I think one of the benefits of clean eating is that you know what is really going into your body. If you have complete nutritional information about foods served at MacDonald's you'll find that a typical double-quarter pounder with cheese has 42 grams of fat, but a whopping 1300mg of sodium. I think people can be easily fooled with fast foods and flexible dieting because there are so many things done to the foods to appeal to your taste that are unhealthy, and yet not apparent on any food macro chart.
Things with a lot of sodium??? Just drink more water.
Have you ever seen the sodium content of egg whites?
And what exactly is the definition of "Clean" foods??? Who defines that?
You might be interested in this:
http://www.bodyrecomposition.com/research-review/hormonal-responses-to-a...
I do IIFYM, and do quite fine eating what I want, just eating to calorie and macro numbers.
I ate a Five Guys burger the other day w/ bacon.....and fries. Delicious. Still have a 6-pack.
@Justin, do a google search on the twinkie diet, the professor's health markers did get better as he lost weight.
@John, how will it give them heart attacks? If they get their weight down and keep their diet under control, where in does the heart disease lie?
@Ryan, yes that is right. You could experiment with yourself.
Horrible article.

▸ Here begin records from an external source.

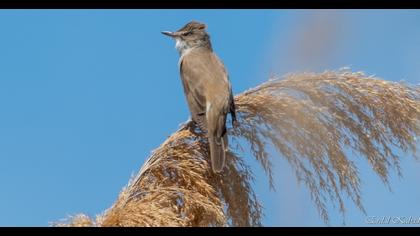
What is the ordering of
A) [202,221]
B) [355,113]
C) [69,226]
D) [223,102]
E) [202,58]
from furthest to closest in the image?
[202,58]
[223,102]
[355,113]
[202,221]
[69,226]

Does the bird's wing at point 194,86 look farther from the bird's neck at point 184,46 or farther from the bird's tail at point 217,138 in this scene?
the bird's neck at point 184,46

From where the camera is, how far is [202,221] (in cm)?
407

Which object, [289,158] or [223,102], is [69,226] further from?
[223,102]

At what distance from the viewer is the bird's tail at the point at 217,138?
4.61 metres

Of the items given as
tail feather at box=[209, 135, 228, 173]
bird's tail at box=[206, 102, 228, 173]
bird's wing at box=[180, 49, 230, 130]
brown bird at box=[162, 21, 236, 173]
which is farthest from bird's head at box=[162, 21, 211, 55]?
tail feather at box=[209, 135, 228, 173]

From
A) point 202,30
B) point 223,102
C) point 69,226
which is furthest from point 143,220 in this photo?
point 202,30

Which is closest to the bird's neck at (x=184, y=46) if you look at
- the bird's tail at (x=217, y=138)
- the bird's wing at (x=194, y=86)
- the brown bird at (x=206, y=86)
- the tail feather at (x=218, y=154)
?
the brown bird at (x=206, y=86)

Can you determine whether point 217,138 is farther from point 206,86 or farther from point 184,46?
point 184,46

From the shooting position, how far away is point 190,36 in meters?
7.68

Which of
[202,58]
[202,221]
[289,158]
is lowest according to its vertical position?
[202,221]

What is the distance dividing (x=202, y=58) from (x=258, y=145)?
2.92m

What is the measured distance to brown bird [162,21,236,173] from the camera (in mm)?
5145

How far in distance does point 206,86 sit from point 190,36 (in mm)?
1221

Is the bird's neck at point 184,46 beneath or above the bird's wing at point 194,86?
above
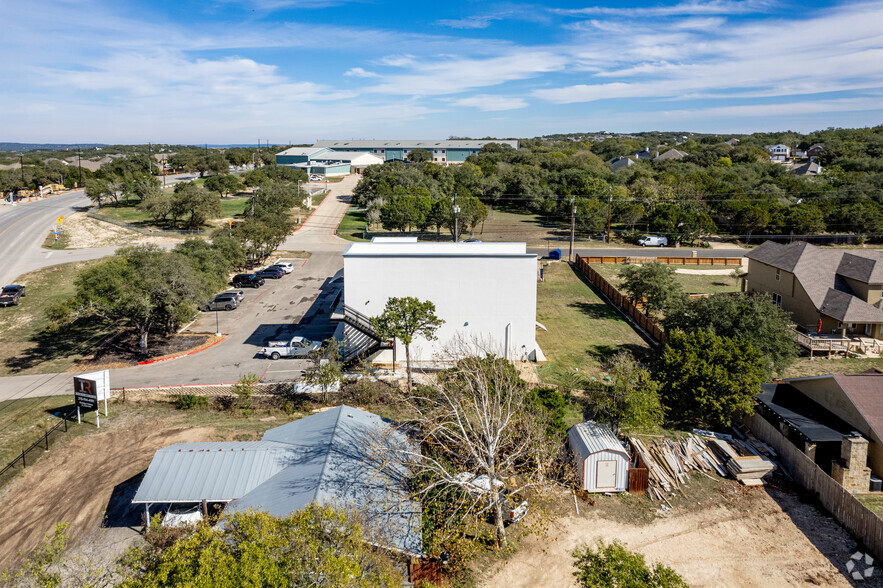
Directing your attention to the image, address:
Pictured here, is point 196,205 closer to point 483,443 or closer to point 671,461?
point 483,443

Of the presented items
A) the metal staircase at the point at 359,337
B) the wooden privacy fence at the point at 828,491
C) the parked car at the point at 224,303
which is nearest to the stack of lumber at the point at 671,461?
the wooden privacy fence at the point at 828,491

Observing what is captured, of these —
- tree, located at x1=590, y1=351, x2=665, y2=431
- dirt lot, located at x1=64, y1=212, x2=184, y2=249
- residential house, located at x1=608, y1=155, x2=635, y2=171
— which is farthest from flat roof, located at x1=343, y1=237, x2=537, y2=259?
residential house, located at x1=608, y1=155, x2=635, y2=171

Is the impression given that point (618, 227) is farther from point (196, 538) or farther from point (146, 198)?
point (196, 538)

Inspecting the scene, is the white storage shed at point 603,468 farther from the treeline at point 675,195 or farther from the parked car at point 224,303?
the treeline at point 675,195

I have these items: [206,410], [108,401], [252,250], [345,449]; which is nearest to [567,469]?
[345,449]

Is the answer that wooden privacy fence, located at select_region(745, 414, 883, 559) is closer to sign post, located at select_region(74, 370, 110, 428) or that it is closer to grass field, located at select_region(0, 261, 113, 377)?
sign post, located at select_region(74, 370, 110, 428)

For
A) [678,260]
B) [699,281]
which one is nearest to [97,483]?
[699,281]
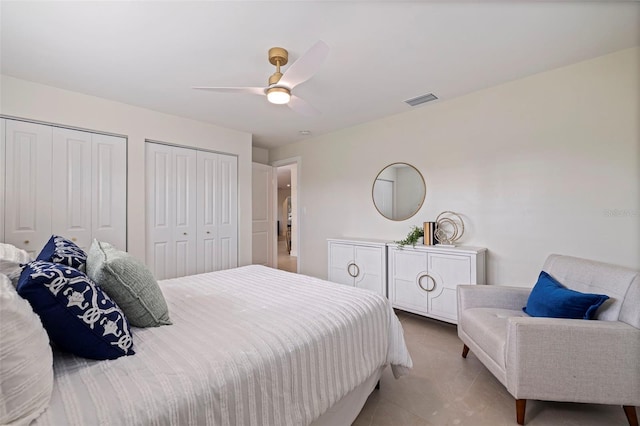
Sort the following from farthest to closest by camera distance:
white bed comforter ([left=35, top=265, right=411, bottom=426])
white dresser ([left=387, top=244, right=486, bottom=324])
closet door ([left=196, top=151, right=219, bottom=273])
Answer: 1. closet door ([left=196, top=151, right=219, bottom=273])
2. white dresser ([left=387, top=244, right=486, bottom=324])
3. white bed comforter ([left=35, top=265, right=411, bottom=426])

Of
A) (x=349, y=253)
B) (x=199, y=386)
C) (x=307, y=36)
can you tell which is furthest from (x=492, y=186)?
(x=199, y=386)

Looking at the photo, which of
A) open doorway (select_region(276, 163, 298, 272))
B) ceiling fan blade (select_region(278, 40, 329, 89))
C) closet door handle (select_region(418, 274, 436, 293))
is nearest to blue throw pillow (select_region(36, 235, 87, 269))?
ceiling fan blade (select_region(278, 40, 329, 89))

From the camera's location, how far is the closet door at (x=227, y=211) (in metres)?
3.95

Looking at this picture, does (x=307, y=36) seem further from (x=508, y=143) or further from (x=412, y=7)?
(x=508, y=143)

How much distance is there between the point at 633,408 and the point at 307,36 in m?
2.98

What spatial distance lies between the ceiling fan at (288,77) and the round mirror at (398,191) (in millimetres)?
1666

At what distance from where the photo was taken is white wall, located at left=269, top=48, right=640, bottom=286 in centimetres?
217

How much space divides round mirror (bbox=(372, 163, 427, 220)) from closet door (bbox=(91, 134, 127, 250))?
3078mm

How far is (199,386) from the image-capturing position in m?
0.90

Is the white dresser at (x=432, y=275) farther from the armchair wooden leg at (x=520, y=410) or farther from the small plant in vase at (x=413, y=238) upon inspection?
the armchair wooden leg at (x=520, y=410)

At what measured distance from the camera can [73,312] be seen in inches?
36.4

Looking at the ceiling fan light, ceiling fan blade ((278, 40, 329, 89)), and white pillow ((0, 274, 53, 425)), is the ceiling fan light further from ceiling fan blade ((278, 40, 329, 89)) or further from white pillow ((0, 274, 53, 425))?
white pillow ((0, 274, 53, 425))

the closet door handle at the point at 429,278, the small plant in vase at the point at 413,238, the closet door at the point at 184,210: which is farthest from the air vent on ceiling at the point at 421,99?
the closet door at the point at 184,210

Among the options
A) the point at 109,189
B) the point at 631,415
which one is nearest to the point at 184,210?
the point at 109,189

The whole idea of IIFYM is total crap. there is a difference between a McDonald's hamburger and something else with the same macro value on the cellular level. This is going to give people heart attacks. Pure ignorance
Ever heard of micronutrients? Or the various lengths of triglycerides? Or the various protein sources? Or complex and simple carbs? I like flexible dieting but the paragraphs on a calorie is a calorie and your body uses macronutrients all the same are bullshit.
That can't be right.
I'm cutting at the moment and This calculation is saying I need 40%fat 43%protein and then 17%carbs. No way. Okay fine. It might suppress my hunger more but I'll have no energy at all and my muscles will shrivel as I lose all my strength. A little more fat and it is on the verge of a keto diet.
Fllowing the same process and starting with 25%fat seems more logical.
So processed foods are just as healthy as a chicken breastfeeding if it has the same amount of carbs, fat, and protein?
I agree with your article. Clean eating is really hard to do in the real world. I've used caloric intake and macronutrient percentages since January utilizing the fitness app MyFitnessPal which calculates the macronutrients as you enter the foods you are eating as well as the total calories. I've lost 46 pounds in about 5 months! I was doing a 1000 calorie deficit a day which was leaving me feeling deprived. Now I'm about 750 calorie deficit a day and loosing about a pound a week along with weight lifting and lots of walking with my wife around the neighborhood pushing baby stroller. A new dad or mom can lose weight if you do create a calorie deficit and exercise. It is a certainty.
Awesome job David. Congrats.
It is possible to be a parent with multiple kids and still be in good shape.....just takes priorities.